OUT OF THE DARK (1988) The phone sex business is a hard trade, in more ways than one. The women of Suite Nothings not only have to keep their clients on the line as long as possible to make their quota, but also have to dodge the knife of a psychopathic killer in a clown mask. Apparently, these “phone fantasy girls” are so popular within their L.A. community that the boyfriend (Cameron Dye) of one of the women is assigned by a prestigious magazine to snap some pics for a cover story.

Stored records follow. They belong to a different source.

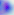
identification: Toxoplasma gondii
magnification: 400x
modality: photomicrographClassify this cell by malaria status.
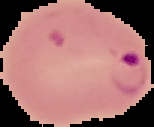
It is parasitized.

From a thin blood smear. Cell region segmented out of the field of view; the surrounding area is masked to black. Image is 154×127 pixels.Classify this cell by malaria status.
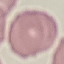

It is uninfected.

Summary:
  - Stain: Giemsa
  - Image type: cell patch, automatically extracted from a larger field of view and resized to 64 × 64 pixels
  - Preparation: thin smear
  - Capture: smartphone camera at the microscope eyepiece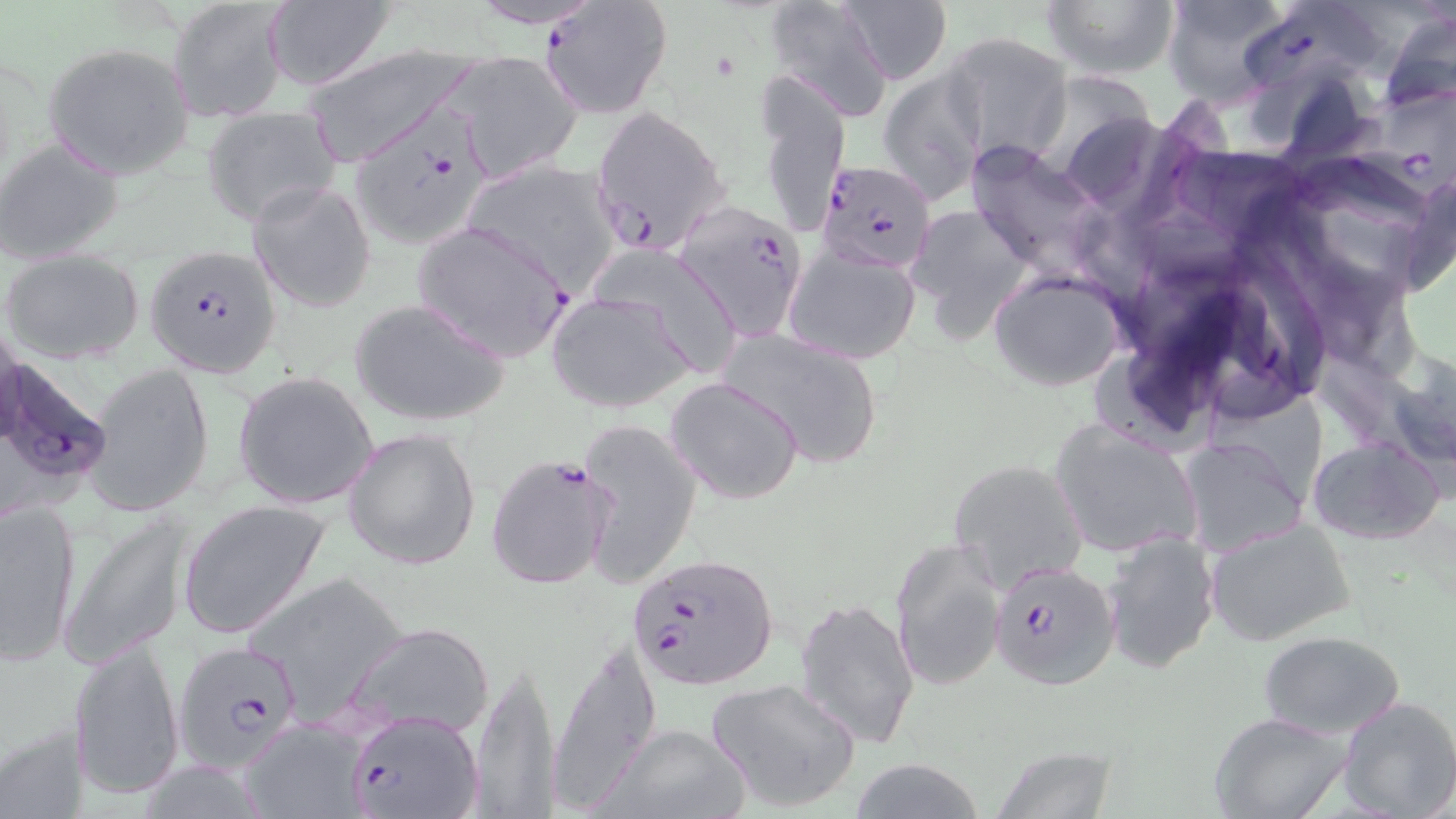

Summary:
  - Coordinate format: approximate bounding boxes as [x1, y1, x2, y2] in pixels
  - Uninfected red blood cell locations: [459, 0, 612, 30], [1040, 0, 1179, 81], [1158, 0, 1293, 107], [837, 1, 952, 84], [169, 2, 290, 124], [764, 2, 893, 119], [260, 4, 395, 90], [1375, 11, 1456, 113], [943, 32, 1073, 167], [42, 42, 195, 179], [302, 44, 483, 167], [447, 51, 582, 181], [880, 67, 989, 206], [751, 74, 847, 240], [201, 108, 343, 226], [0, 140, 123, 264], [961, 141, 1111, 279], [457, 158, 624, 293], [247, 180, 376, 313], [909, 207, 1029, 337], [783, 246, 921, 363], [3, 248, 146, 363], [991, 271, 1126, 391], [547, 291, 693, 414], [349, 297, 511, 427], [716, 326, 887, 469], [83, 363, 214, 517], [233, 370, 379, 510], [665, 377, 805, 504], [579, 418, 701, 585], [1050, 420, 1205, 558], [343, 427, 480, 568], [1179, 437, 1310, 557], [1306, 437, 1446, 545], [947, 457, 1088, 591], [0, 495, 83, 666], [177, 498, 333, 641], [59, 510, 193, 669], [1206, 517, 1357, 648], [1101, 530, 1221, 674], [889, 535, 1007, 692], [244, 568, 413, 718], [795, 596, 921, 748], [336, 621, 496, 741], [1259, 630, 1404, 739], [547, 637, 658, 806], [69, 639, 185, 801], [470, 655, 561, 813], [706, 677, 861, 811], [1337, 697, 1456, 819], [1209, 711, 1355, 819], [239, 721, 369, 818], [593, 722, 755, 819], [0, 723, 91, 818], [987, 746, 1118, 819], [847, 758, 988, 818]
  - Plasmodium falciparum-infected red blood cell locations: [539, 0, 672, 119], [1239, 4, 1393, 97], [1351, 93, 1456, 207], [589, 105, 731, 256], [352, 111, 493, 248], [816, 160, 936, 276], [675, 204, 808, 340], [411, 221, 573, 363], [144, 246, 281, 375], [5, 355, 113, 505], [486, 453, 614, 592], [626, 550, 779, 693], [988, 557, 1118, 689], [172, 641, 304, 774], [346, 708, 483, 819]
  - Slide-level diagnosis: Plasmodium falciparum
  - Stain: May-Grünwald-Giemsa
  - Field of view: one of a larger specimen
  - Preparation: thin blood film
  - Image size: 1456×819 pixels
  - Modality: optical microscopy
  - Magnification: 1000xAssess the morphology of the erythrocytes.
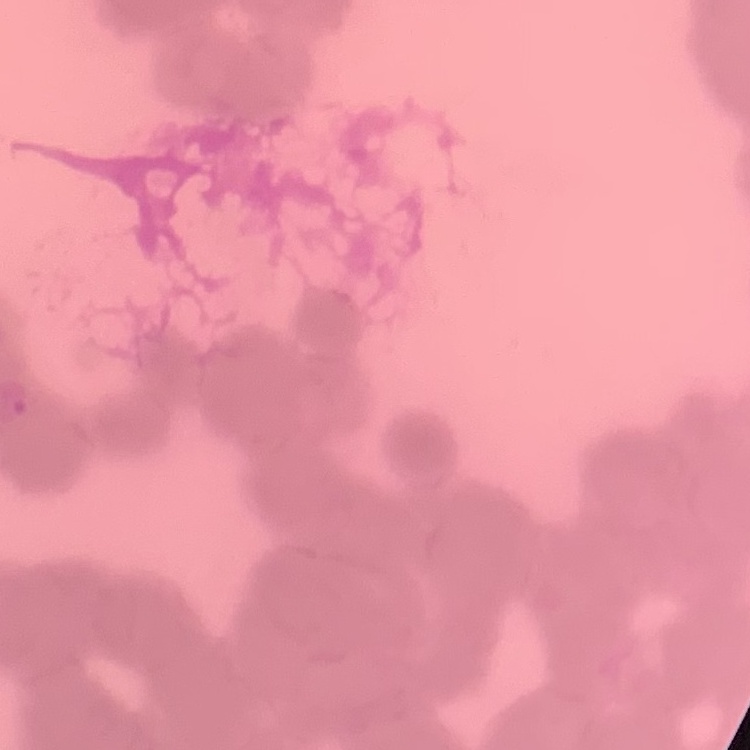
Rouleaux formation.

Summary:
  - Image type: one tile cut from a larger photomicrograph
  - Stain: Field's or Giemsa
  - Preparation: thin peripheral smearAssess this cell for malaria.
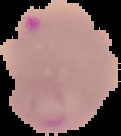

Parasitized.

Summary:
  - Preparation: thin blood film
  - Image type: segmented cell region with the area outside set to black
  - Image size: 121×136 pixelsDraw a bounding box around every leukocyte (white blood cell).
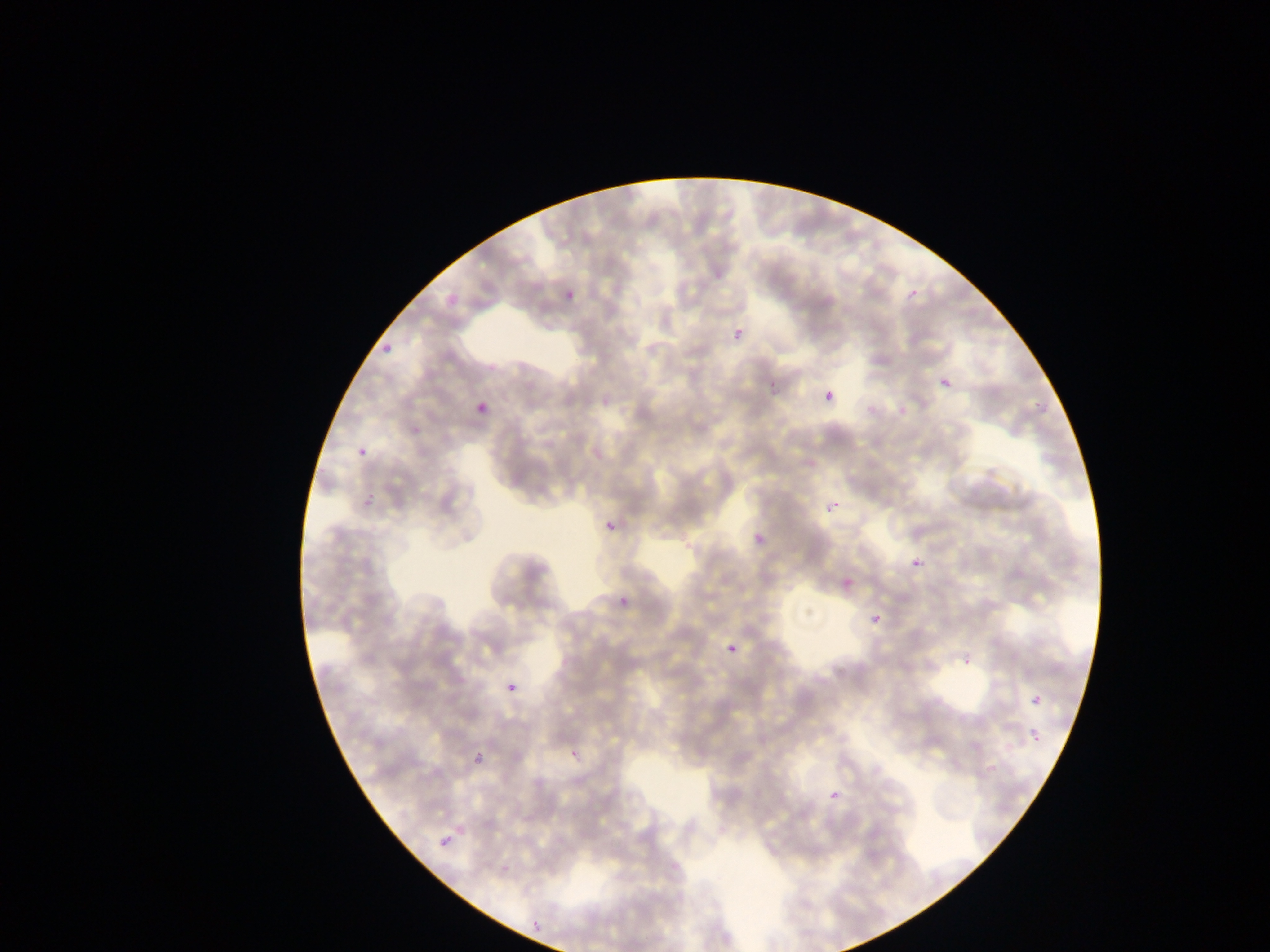

No leukocytes observed.

field_of_view: single
image_size: 1270×952 pixels
capture: mobile-phone photograph through a microscope
malaria_parasite_locations: 'approximate bounding boxes as [left, top, right, bottom] in pixels: [560, 285, 582, 311], [906, 286, 922, 304], [443, 287, 459, 305], [732, 328, 747, 345], [378, 339, 401, 352], [938, 375, 956, 395], [823, 390, 837, 406], [474, 400, 491, 420], [355, 444, 372, 462], [363, 491, 380, 508], [822, 493, 849, 523], [601, 506, 625, 536], [745, 531, 767, 548], [907, 552, 927, 575], [835, 570, 863, 601], [613, 592, 635, 615], [866, 608, 889, 632], [723, 639, 744, 662], [959, 654, 970, 672], [507, 683, 518, 695], [1026, 689, 1049, 714], [1026, 726, 1047, 749], [564, 743, 587, 769], [474, 756, 485, 771], [826, 788, 844, 807], [438, 834, 453, 852], [531, 919, 544, 931]'
preparation: thin blood film
country: Ghana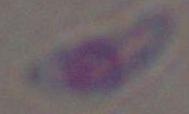

modality = micrograph
identification = Toxoplasma gondii
magnification = 1000x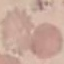
Result: negative for malaria parasites. Photographed with a smartphone camera at the microscope eyepiece. Thin blood smear. Automatically extracted cell patch, resized to 64 × 64 pixels. Giemsa-stained preparation.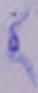 1000x magnification. A trypanosome is shown. Micrograph.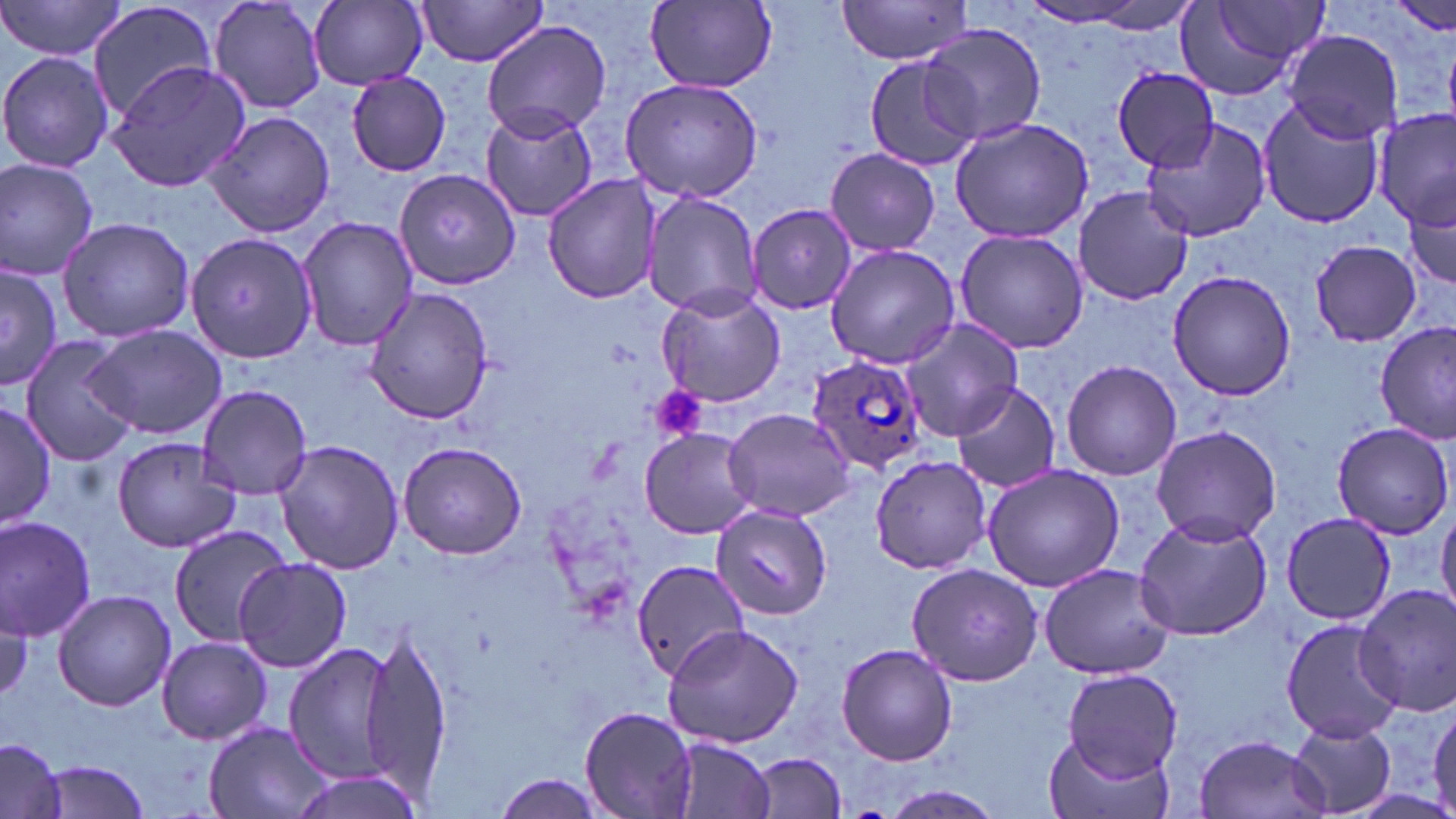 Approximate bounding boxes as (x1,y1)-(x2,y2) corner pairs in pixels. Uninfected red blood cell locations: (0,0)-(129,63), (207,0)-(329,115), (85,1)-(222,123), (309,1)-(427,88), (413,1)-(553,68), (647,1)-(778,90), (833,1)-(975,65), (1178,1)-(1327,98), (1014,3)-(1159,28), (480,19)-(611,140), (921,25)-(1047,146), (1283,30)-(1401,142), (0,50)-(115,174), (862,53)-(985,171), (104,60)-(252,193), (1112,68)-(1221,172), (345,69)-(452,175), (619,77)-(767,205), (1256,100)-(1387,229), (479,105)-(598,223), (1374,108)-(1455,234), (200,109)-(336,239), (949,115)-(1095,244), (1140,120)-(1274,244), (824,148)-(941,256), (0,157)-(100,280), (393,170)-(519,287), (542,173)-(663,305), (1405,185)-(1455,300), (1073,186)-(1192,306), (640,190)-(764,318), (749,203)-(859,314), (58,214)-(195,344), (296,214)-(417,349), (954,228)-(1089,354), (185,232)-(319,364), (1306,238)-(1424,348), (825,243)-(964,368), (0,264)-(62,389), (1166,269)-(1296,401), (364,285)-(494,422), (656,287)-(786,407), (896,316)-(1024,442), (1374,323)-(1454,443), (84,324)-(228,441), (20,336)-(142,465), (1062,358)-(1181,481), (948,381)-(1063,496), (194,385)-(315,498), (0,396)-(57,531), (723,407)-(856,523), (1331,423)-(1453,538), (1149,425)-(1281,546), (638,428)-(757,538), (111,434)-(242,553), (274,439)-(406,576), (397,439)-(526,561), (869,453)-(994,574), (981,462)-(1128,592), (711,506)-(832,619), (1436,507)-(1456,621), (1280,512)-(1395,626), (0,514)-(99,641), (1132,514)-(1274,642), (166,526)-(295,644), (235,558)-(351,673), (628,558)-(747,682), (905,561)-(1047,685), (1037,562)-(1175,679), (1352,583)-(1456,718), (53,590)-(176,711), (1282,617)-(1399,742), (662,624)-(806,748), (359,627)-(453,802), (155,635)-(272,746), (281,640)-(400,785), (836,642)-(958,767), (1062,668)-(1182,780), (1428,700)-(1456,816), (579,704)-(700,817), (1286,718)-(1397,816), (202,721)-(334,819), (1041,730)-(1170,819), (1192,733)-(1331,819), (669,736)-(777,819), (0,740)-(67,819), (751,752)-(846,816), (34,759)-(154,817), (285,769)-(426,818), (490,775)-(613,818), (877,787)-(1006,819). Plasmodium ovale-infected red blood cell locations: (808,357)-(926,477). Platelet locations: (649,386)-(707,445). Slide-level diagnosis: Plasmodium ovale. One field of a larger specimen. Image is 1456×819 pixels. May-Grünwald-Giemsa-stained preparation. Thin blood smear. Light microscopy. 1000x magnification.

Dye naturally becomes the prime suspect when photos of the first murder victim are discovered in his studio—but the actual maniac is most likely a) the leering four-eyed creep who works down the hall, b) a sleazy photographer who secretly takes pictures of women undressing through their windows, or c) Dye, the boyfriend of one of the phone sex… Oops! A nonfunctional brew of neo-noir crime elements intermixed with slasher movie cliches, Out of the Dark has a good cast trying their best within the context of the intermittently silly screenplay—and, what a cast! Karen Black! Burt Cort! Tab Hunter! Geoffrey Lewis! Paul Bartel! Divine! It’s too bad none of them can save this unabashedly awful movie from itself. D (Currently streaming on Tubi.)